EXCERPT PROVIDED
....

Wednesday, May 21, 2008

A day in an Iraqi psychiatrist life (part one)

It was in 2006 when I was working in Baghdad general hospital as a resident doctor in psychiatry in the psychiatry ward. Patients were very few in number. Cause Baghdad was not a safe place to live in. People were leaving it. It was late in afternoon when that lady came into our ward accompanied by her sister. Both were frightened. The lady’s eyes were widely opened while she was walking aggitated searching for someone to speak to. Her facial expression was that of a weeping woman, yet no tears seem to come from her eyes. It seemed that tears refuse to come. When she saw me she just started breathing deeply and making sounds of crying with no tears and her sister started talking telling me that her sister didn’t sleep for the past three days. I looked at the lady’s eyes. They were tired. Surrounded by black/bluish/reddish halos. Her sister added that the lady is from Dyala, and that she came to Baghdad with her 3 sons before 3 days to live with her sister cause Dyala is no more safe to live in. I told them that if they agree we can sit and talk. The sister looked at the lady and told her that she want to go home to be next to her family and the lady’s 3 sons. The lady turned to me and asked me with her widely opened eyes if I can admit her to the ward. She added that she doesn’t want her sons to see her in this unstable state anymore. In less than a second, without thinking, I agreed that the lady was in need of an admission. It seemed that that didn’t need thinking. It needed emotions. It needed empathy. I show them their room. And left them for few minutes. The sister came out and asked me to take care of her sister. She told me: she is your sister doctor, take care of her, she had suffered a lot. I answered: off course she is my sister, no need to worry about her, just keep in touch with her by phone ok?
The sister answered: sure doctor, I left her my mobile phone so that she can contact us. Then added: do you need my husband mobile phone number so that you call him if something happen?
I said: no, she got your number, that is enough.
She thanked me and went. I approached the room where the lady was. She was sitting there so frightened. I greeted her with a smile and told her that she needs to calm her self and control her breathing. “you don’t need to be frightened here, you are in the hospital”. I asked her if she had eaten her lunch. She said she did. I told her that I will interview her in 30 minutes.

....

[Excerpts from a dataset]
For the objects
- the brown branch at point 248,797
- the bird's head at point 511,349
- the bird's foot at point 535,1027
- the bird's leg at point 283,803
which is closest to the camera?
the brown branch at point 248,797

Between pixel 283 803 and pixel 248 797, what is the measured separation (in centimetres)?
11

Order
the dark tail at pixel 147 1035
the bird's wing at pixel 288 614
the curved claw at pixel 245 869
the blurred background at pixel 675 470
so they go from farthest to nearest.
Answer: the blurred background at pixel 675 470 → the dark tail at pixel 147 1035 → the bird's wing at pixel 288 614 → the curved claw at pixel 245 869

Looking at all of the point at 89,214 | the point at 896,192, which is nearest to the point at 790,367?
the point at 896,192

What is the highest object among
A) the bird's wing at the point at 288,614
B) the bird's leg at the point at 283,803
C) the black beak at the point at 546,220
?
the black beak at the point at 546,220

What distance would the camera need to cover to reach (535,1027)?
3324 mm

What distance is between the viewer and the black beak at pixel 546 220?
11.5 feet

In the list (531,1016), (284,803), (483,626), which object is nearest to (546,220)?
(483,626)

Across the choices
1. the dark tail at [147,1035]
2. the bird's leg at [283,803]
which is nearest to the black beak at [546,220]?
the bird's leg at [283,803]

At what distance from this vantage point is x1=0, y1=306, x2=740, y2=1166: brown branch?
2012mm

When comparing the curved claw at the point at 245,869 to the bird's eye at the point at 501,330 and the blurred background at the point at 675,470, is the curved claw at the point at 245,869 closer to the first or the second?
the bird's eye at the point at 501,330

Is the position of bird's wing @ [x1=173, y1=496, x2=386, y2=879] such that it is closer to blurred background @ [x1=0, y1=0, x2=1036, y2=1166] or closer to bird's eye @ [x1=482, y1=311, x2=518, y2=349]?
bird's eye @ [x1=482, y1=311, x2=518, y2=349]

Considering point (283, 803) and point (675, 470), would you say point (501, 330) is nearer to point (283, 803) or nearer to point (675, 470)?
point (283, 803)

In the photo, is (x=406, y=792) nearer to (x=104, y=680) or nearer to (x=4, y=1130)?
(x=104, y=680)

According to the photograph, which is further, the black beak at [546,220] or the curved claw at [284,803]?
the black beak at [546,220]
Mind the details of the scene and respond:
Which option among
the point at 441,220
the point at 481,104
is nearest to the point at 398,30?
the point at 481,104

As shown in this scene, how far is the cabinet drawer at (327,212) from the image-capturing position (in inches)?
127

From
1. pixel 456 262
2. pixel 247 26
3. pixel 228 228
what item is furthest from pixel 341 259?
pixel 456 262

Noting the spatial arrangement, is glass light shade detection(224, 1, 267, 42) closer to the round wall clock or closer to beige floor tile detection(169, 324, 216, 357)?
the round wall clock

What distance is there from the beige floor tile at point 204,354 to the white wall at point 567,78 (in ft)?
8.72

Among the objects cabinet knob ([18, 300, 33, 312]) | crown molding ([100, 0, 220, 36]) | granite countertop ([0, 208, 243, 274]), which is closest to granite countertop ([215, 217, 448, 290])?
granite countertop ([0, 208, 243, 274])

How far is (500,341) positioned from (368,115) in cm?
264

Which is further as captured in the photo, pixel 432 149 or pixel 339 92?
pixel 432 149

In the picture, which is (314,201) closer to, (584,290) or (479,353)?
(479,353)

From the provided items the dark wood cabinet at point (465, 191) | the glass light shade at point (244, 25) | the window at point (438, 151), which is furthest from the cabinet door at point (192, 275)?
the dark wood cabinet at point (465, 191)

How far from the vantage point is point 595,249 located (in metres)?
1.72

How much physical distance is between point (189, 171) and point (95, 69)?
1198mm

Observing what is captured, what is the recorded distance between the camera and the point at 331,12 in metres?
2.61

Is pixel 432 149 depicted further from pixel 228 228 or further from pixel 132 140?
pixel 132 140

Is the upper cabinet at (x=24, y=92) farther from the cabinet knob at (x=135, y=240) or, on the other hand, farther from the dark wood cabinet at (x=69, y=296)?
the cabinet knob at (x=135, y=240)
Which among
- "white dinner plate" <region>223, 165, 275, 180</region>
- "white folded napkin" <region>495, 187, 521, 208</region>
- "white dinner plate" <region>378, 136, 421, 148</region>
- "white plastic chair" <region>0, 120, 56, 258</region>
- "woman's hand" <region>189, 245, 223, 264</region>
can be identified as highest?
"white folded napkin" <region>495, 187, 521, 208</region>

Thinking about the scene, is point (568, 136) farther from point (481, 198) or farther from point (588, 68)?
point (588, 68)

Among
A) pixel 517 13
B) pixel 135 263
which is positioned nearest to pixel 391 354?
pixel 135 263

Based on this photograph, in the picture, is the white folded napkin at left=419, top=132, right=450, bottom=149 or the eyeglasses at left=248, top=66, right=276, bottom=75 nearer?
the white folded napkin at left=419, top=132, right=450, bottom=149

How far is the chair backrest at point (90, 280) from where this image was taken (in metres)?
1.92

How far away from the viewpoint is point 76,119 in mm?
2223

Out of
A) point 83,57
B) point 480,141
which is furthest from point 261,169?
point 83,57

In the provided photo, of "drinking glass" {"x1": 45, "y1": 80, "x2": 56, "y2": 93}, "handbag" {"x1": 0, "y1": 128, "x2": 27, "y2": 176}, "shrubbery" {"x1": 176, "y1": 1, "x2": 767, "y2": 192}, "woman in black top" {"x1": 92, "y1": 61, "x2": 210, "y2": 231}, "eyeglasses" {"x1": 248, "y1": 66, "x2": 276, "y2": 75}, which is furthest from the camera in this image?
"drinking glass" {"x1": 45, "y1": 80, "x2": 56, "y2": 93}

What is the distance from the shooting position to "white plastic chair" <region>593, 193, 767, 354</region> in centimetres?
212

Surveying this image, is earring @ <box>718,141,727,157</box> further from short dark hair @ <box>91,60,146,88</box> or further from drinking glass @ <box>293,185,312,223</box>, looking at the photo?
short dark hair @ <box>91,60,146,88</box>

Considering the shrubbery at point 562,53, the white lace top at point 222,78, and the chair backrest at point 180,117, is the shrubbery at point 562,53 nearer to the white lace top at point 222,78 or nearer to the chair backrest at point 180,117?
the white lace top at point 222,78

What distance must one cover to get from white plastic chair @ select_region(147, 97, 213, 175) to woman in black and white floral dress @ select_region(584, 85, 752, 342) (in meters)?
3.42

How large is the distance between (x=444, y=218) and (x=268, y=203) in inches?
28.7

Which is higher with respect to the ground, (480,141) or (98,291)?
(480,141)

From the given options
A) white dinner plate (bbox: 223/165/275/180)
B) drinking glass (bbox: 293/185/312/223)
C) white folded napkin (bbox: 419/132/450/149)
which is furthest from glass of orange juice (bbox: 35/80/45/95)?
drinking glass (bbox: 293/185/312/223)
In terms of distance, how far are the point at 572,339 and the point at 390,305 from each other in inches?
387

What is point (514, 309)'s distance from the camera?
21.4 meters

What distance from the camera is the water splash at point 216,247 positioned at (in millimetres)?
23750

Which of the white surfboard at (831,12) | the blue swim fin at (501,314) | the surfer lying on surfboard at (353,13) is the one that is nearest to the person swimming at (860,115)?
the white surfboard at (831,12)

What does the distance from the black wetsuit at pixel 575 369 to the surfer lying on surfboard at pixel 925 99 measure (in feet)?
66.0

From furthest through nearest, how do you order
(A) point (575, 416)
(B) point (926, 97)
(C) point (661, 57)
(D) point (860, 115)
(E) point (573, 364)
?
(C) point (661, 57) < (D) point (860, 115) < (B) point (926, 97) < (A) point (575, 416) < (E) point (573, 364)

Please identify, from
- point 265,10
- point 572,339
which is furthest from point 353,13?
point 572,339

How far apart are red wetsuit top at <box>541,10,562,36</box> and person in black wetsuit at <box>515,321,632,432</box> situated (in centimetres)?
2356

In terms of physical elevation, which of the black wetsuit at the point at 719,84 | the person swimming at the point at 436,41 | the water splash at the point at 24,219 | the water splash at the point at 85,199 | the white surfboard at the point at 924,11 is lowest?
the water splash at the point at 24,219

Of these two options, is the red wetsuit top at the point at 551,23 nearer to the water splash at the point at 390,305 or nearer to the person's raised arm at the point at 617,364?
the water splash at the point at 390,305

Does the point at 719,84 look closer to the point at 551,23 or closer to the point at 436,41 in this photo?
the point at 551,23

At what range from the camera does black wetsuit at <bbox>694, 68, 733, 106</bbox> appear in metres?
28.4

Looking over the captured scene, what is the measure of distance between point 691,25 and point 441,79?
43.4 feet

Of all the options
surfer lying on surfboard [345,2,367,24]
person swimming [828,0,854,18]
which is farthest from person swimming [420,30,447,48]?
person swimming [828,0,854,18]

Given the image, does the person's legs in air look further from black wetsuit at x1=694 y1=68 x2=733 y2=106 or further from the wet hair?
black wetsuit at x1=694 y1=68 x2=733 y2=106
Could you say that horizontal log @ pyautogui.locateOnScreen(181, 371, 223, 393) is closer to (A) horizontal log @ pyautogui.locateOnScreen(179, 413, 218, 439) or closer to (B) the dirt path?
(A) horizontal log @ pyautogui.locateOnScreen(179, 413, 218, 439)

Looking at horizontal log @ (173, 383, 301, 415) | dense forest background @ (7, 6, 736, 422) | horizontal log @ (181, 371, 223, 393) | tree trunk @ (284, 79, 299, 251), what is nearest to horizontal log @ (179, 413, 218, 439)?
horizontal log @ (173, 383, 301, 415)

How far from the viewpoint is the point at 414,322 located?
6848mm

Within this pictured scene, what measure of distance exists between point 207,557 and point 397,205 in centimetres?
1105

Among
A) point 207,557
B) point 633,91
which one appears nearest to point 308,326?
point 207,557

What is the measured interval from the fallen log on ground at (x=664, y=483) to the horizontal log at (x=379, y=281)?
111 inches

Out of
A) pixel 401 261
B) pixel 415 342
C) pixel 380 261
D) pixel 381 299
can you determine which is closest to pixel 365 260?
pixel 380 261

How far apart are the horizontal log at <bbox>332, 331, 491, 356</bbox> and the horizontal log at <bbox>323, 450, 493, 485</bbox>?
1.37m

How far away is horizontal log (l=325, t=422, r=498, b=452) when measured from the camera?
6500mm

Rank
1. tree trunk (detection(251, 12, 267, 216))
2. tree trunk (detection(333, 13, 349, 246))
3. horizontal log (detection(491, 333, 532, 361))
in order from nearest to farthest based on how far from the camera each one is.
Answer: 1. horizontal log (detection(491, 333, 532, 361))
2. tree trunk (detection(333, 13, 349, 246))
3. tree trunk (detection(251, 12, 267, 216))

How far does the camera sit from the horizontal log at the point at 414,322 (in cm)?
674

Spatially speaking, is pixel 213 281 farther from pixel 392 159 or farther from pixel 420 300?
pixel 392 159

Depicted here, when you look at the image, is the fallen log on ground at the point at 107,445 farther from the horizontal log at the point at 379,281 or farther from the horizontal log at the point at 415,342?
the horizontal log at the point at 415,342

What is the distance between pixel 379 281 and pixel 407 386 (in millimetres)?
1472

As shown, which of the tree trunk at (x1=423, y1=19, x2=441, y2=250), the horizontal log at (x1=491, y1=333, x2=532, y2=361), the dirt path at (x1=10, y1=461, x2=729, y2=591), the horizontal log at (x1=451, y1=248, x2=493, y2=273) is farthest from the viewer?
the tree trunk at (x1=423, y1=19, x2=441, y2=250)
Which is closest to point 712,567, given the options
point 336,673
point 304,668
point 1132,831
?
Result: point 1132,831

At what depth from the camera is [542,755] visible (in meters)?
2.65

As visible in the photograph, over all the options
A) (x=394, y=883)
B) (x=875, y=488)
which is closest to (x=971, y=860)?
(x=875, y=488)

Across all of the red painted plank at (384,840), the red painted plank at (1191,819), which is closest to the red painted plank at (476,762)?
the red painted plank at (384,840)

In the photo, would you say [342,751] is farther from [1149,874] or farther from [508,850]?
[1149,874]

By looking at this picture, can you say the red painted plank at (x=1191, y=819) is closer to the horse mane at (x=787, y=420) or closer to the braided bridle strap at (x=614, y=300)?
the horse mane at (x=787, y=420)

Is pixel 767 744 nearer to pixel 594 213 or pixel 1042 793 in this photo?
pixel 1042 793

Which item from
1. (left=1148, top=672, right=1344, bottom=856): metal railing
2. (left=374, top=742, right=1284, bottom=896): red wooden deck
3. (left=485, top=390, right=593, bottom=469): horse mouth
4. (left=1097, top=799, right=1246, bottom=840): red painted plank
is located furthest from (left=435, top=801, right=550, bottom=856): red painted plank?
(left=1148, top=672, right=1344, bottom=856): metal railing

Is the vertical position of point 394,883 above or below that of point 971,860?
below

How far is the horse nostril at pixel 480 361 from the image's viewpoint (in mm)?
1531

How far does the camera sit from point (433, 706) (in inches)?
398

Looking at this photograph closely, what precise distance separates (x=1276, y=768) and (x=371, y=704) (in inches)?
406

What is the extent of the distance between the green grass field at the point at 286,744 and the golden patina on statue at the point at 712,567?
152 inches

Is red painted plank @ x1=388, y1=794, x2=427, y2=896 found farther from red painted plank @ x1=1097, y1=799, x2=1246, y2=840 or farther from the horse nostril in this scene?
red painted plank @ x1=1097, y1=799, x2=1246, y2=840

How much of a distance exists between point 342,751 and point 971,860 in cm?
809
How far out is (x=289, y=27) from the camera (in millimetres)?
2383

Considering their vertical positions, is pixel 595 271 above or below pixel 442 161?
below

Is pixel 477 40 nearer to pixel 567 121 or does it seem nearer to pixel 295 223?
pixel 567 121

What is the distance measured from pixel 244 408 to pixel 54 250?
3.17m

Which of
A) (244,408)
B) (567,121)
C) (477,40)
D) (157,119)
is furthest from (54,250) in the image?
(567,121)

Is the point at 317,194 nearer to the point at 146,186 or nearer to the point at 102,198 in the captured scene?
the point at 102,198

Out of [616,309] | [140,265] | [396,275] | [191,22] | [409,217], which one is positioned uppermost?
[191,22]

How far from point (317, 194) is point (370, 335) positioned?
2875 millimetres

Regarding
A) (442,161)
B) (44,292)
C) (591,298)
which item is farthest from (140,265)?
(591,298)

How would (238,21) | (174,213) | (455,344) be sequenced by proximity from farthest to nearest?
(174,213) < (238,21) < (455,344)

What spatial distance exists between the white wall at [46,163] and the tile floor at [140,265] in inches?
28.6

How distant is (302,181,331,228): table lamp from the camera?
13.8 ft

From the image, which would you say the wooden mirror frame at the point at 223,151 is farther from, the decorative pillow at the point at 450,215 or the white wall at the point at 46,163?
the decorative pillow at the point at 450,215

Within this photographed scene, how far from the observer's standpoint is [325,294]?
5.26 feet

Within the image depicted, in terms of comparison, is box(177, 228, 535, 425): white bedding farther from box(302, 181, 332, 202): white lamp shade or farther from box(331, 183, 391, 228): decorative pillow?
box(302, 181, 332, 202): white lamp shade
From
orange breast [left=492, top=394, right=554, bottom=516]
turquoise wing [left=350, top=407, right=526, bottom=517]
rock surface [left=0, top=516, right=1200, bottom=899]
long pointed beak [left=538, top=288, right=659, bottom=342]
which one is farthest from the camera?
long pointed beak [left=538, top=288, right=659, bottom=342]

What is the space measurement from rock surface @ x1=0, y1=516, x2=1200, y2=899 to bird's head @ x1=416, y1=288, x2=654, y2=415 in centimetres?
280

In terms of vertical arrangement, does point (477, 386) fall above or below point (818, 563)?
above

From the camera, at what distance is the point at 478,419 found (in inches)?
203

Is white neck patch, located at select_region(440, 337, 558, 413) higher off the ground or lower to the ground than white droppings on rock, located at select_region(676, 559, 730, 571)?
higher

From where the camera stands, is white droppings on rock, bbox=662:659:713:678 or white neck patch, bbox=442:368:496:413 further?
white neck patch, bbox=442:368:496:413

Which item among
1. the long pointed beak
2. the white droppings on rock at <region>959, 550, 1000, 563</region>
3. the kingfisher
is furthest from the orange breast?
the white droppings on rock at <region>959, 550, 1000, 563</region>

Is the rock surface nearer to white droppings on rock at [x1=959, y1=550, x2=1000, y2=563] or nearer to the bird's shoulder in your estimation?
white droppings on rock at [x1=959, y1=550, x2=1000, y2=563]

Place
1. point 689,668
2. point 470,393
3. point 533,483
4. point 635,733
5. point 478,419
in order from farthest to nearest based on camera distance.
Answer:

....

WHAT TO WORK ON
Repeat the psychiatrist's account from "The sister answered: sure" to "if something happen?", substituting "brother" for "husband".

FINISHED EXERCISE
The sister answered: sure doctor, I left her my mobile phone so that she can contact us. Then added: do you need my brother mobile phone number so that you call him if something happen?